*Written instruction*: Resume the commentary on Bush and California's electricity crisis, picking up right after its last sentence.

*Text extract*:
»»

This situation poses a very large problem for Bush. He believes in the free market, which means even as evidence of price-gouging by electricity vendors is verified, he asserts that only competition can rein in spiraling energy prices. (Rates in California have gone up by 50 percent, with further rate increases predicted.) He hates, he positively abhors, the idea of price controls.

Additionally, he has strong ties to energy companies, especially as many of the large profitable vendors come from his home state of Texas. He -- or at least his voluble vice president, Dick Cheney, who has been making speeches on this very subject -- does not believe that energy conservation can do much to lessen demand.

So Bush is stuck with the position that doing nothing to alleviate current hardships is the best course: he insists that even if electricity rates double and electricity becomes unavailable for hours a day, only building new power plants, new nuclear generation plants, and stringing huge amounts of new cable will solve the problem.

Politicians learn to their dismay that ignoring the current problems of the electorate is a recipe for disaster. Telling Californians to wait for three or four years, when their businesses shut down, their homes go without electricity, their jobs disappear and their lives are disrupted in all sots of ways, is not going to work. Bush is in for big trouble.

««

*Information shown*:

»»

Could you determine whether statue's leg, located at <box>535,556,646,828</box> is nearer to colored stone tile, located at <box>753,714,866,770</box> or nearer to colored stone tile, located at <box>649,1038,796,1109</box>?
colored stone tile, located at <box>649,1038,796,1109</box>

««

*Response to the task*:
The political difficulties over energy facing Bush are worse than just described. For if Americans are dependent on electricity, they are passionate about automobiles. Americans have a love affair with their cars. This is not news: a sizeable percentage of global pollution and global warming is caused by this strange American passion, one that the citizenry of the US just will not abandon. In recent weeks gasoline prices have been zooming, up between sixteen and fifty percent depending on region. (Prices have gone up most in the Midwest.)

There is every indication that the prices will rise considerably higher in the next several months, for Americans drive more in the summer. When the weather turns good in cold regions, when workers have their holidays, the love affair between Americans and their cars blossoms profusely. From going for a drive for the sheer pleasure of being on the road, to going to the lake or mountains for a picnic, to going on vacation, Americans pile into their cars and drive in huge numbers.

Thus, while gasoline is in short supply, demand is about to escalate. Again, President Bush has no solution -- other than drilling for oil in the pristine wilderness in Alaska and saying, "Wait for four or five years until new refineries are built."

But so dependent is the nation on gasoline, not only for personal pleasure but for the movement of goods and the movement of workers to their jobs, that inflation in the price of gas will set off an inflationary spiral throughout the economy.

Driving a car will be more expensive, as will taking a plane. Food prices will escalate since most food is shipped long distances by truck; in fact, all products will rise in price since all goods move along gasoline-powered pathways.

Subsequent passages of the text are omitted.